By Bradford Winters
I am uncomfortable writing this. I was uncomfortable enough writing a previous post (“Redeemed”) which told the story of the miscarriage my wife and I recently experienced. I wrote that earlier post because of the arguably transcendent (which is not to say happy) note on which the story ended (at that least numinous of locales, a New York City tow pound).
No sooner had the piece posted than I received several affirming replies that made me feel better about the choice to publicize something so private. A year and a half into this blogging endeavor, and I’m still feeling out the self-imposed protocols of candor and transparency.
Surely I was at my most candid—for better and worse—in giving voice to my anxious prayer for a healthy baby, that is, a baby not born with Down Syndrome: a blood test during my wife’s pregnancy with our second daughter had indicated an above-average risk, and though she was born as healthy as can be, I knew the risk would be greater, and with it my fears, should we try for a third child with my wife in her early forties.
Then came a reply from a reader that broke my heart. Affirming, yes, but also a rebuke if you read between the lines. Certainly one of the more gentle rebukes out there on the Internet, but so very appropriate and downright necessary:
Brad, this is a beautiful piece. I both sympathize with your prayer for a healthy baby and feel...well...something else too. I am not healthy myself, have not been for a long time. I will let a quote from Peggy Rosenthal's current post speak for me:
"Living with illness that stabs at my psyche as much as at my flesh, I’ve been clinging these days to the words of Jean Vanier, founder of L’Arche communities for people with developmental disabilities, as quoted by Stanley Hauerwas in The Christian Century (12/8/08). Woundedness is 'inherent in the human condition,' says Vanier, and 'what we have to do is walk with it instead of fleeing from it. We cannot accept it until we discover that we are loved by God just as we are, and that the Holy Spirit, in a mysterious way, is living at the center of the wound.'"
peace,
Priscilla
I felt the peace she sent, but I also felt shame, and self-reproach. Not that she intended the latter by any means. To think I hadn’t thought that someone like Priscilla—whatever her disability or illness—might read the piece and feel what she felt about my despair at the thought of an “unhealthy” baby. I could hardly do the shame justice with my trammel-mouthed reply:
Thank you, Priscilla. I did mean to indicate a certain weakness in me that lay behind the anxiety and prayer, whether or not this came across clearly enough in the piece. If it didn't, I should have done a better job of it.
To put it lightly.

Required work:
Retype the part of the blog post that begins with the words containing "No sooner had" and ends with "candor and transparency.", keeping every word and punctuation mark unchanged.

Dataset section:
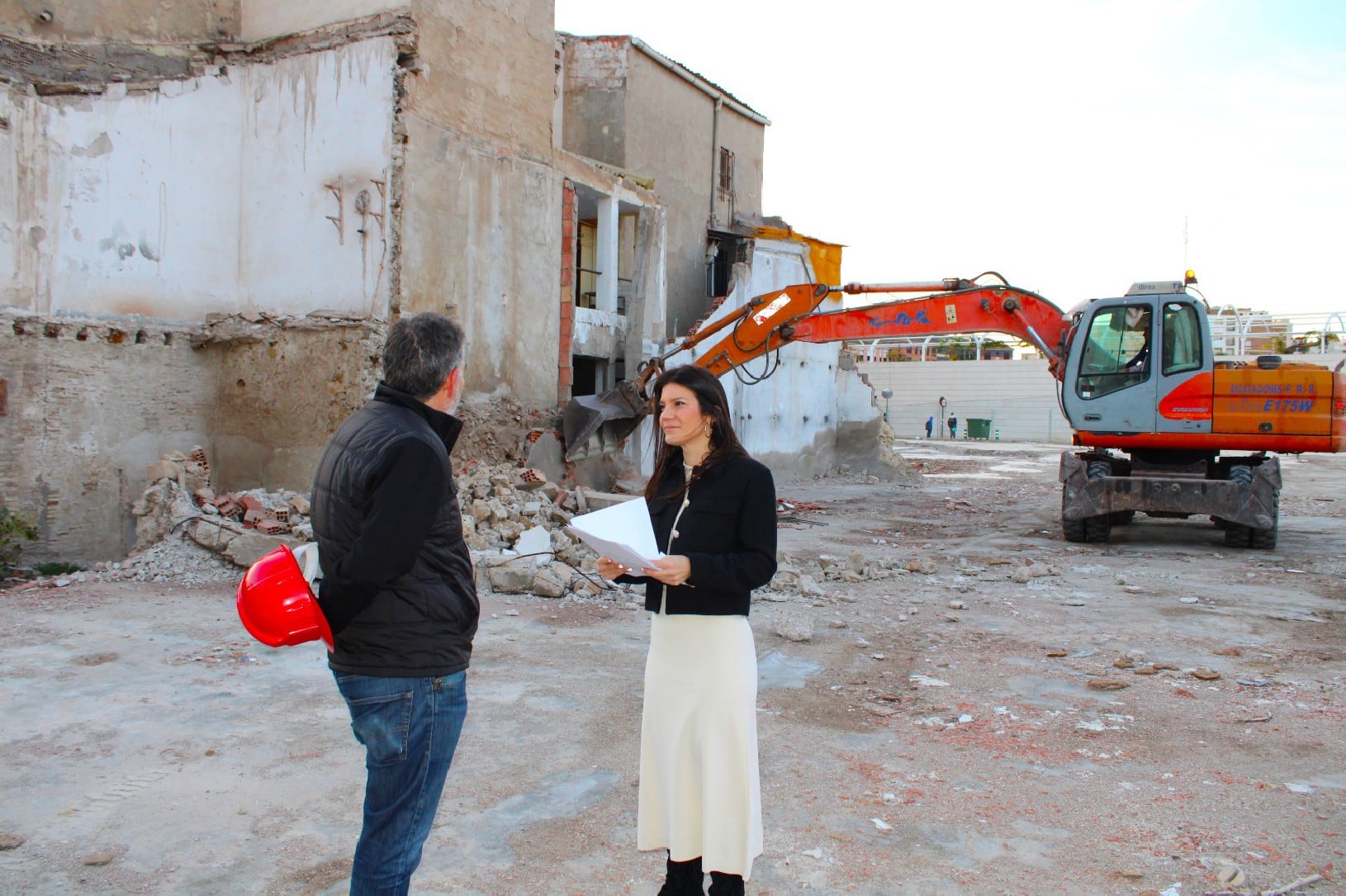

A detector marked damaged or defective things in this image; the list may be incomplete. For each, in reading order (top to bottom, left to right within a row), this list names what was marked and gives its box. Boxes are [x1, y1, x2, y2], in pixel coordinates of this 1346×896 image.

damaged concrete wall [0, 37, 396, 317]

Result below:
No sooner had the piece posted than I received several affirming replies that made me feel better about the choice to publicize something so private. A year and a half into this blogging endeavor, and I’m still feeling out the self-imposed protocols of candor and transparency.